Building a collaborative startup community is not easy; there is no specific rule you can set. It is a community ideology, mindset, and shared dreams between all of its players. But where do you start? What is important? Here are three important things you should keep in mind.
Build a Shared Purpose
Communities must be innovation platforms; players seek a basis for trust and organizational cohesion. The sociologist Max Weber famously outlined four basis for social relations, which can be roughly summarized as tradition, self-interest, affection and shared purpose.
This shared goal is not an expression about what we create individually, but about the overall value we can orchestrate through collaboration with our broader ecosystem, which we’ll always be able to count on, because of its flexibility and fertility for growth and innovation.
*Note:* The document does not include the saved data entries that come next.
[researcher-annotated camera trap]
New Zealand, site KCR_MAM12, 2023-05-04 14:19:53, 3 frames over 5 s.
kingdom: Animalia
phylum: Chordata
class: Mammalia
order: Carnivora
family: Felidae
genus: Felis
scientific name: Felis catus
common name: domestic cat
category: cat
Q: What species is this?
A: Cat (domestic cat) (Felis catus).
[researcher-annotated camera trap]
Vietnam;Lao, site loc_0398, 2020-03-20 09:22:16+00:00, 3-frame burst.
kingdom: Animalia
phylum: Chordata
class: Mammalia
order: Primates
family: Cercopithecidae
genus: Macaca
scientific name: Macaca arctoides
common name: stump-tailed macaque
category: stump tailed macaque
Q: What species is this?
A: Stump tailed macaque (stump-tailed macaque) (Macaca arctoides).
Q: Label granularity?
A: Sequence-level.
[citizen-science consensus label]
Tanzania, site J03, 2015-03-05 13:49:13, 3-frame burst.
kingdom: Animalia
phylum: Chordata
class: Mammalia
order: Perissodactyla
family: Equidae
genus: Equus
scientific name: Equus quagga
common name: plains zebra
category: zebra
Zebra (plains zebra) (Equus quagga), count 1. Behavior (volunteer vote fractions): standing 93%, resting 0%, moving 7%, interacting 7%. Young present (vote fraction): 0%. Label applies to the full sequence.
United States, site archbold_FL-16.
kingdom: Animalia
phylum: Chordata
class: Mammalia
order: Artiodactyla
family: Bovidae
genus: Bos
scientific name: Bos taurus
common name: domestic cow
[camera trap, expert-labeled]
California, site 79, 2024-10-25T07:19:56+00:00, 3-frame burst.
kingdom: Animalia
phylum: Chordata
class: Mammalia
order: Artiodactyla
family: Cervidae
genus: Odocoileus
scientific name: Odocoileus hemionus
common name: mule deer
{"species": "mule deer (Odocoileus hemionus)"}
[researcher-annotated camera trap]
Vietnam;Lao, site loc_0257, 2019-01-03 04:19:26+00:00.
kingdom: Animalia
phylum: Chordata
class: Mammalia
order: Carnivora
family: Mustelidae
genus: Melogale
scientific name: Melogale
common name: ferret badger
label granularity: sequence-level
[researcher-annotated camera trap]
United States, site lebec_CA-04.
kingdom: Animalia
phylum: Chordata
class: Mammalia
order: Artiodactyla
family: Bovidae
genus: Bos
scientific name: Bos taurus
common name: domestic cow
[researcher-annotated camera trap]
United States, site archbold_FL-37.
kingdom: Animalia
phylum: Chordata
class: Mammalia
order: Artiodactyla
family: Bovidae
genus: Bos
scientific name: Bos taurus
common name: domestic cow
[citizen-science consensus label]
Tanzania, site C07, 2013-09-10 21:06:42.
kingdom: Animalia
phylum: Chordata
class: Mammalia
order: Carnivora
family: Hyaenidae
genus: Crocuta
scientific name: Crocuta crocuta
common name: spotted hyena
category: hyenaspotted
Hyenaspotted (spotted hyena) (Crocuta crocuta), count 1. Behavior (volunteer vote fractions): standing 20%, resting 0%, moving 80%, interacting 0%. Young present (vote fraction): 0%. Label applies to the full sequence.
The process of achieving a purpose is rarely simple and straightforward; startup communities must move through several distinct phases.
They should engage all the players and allows them to meet regularly to share ideas and discover common ground. They should also create contexts in which people can begin to imagine, and act, from a new sense of possibility to find new and better ways to work together.
You can start with analyzing the situation and determining the key issues involved. It moves on to a definition of the fundamental mission or desired outcome. Everyone then articulates a common vision and works out a plan and a timetable for meeting their goals. In most cases, the process concludes with an assessment of the outcomes and a review of lessons learned.
Some ideas to foster collaboration:
Developed by the Founder Institute, the canvas seeks to provide the local entrepreneurs a clear list of resources for every stage of their startup journey. Also, the canvas can be a shared understanding of what the ecosystem actually is, and allows everyone to have a good perspective for both community builders and startups on the local ecosystem to exploit existing chances and at the same time identify missing links.
Startup Week is a celebration of entrepreneurial events in cities over five days where participants can choose the events they’d like to attend that are held at various venues across a town. By having more organizations and communities participating, you can have the ability to link people, ideas, and resources that wouldn’t normally bump into one another, and help creating a unique density around your community’s unique entrepreneurial identity.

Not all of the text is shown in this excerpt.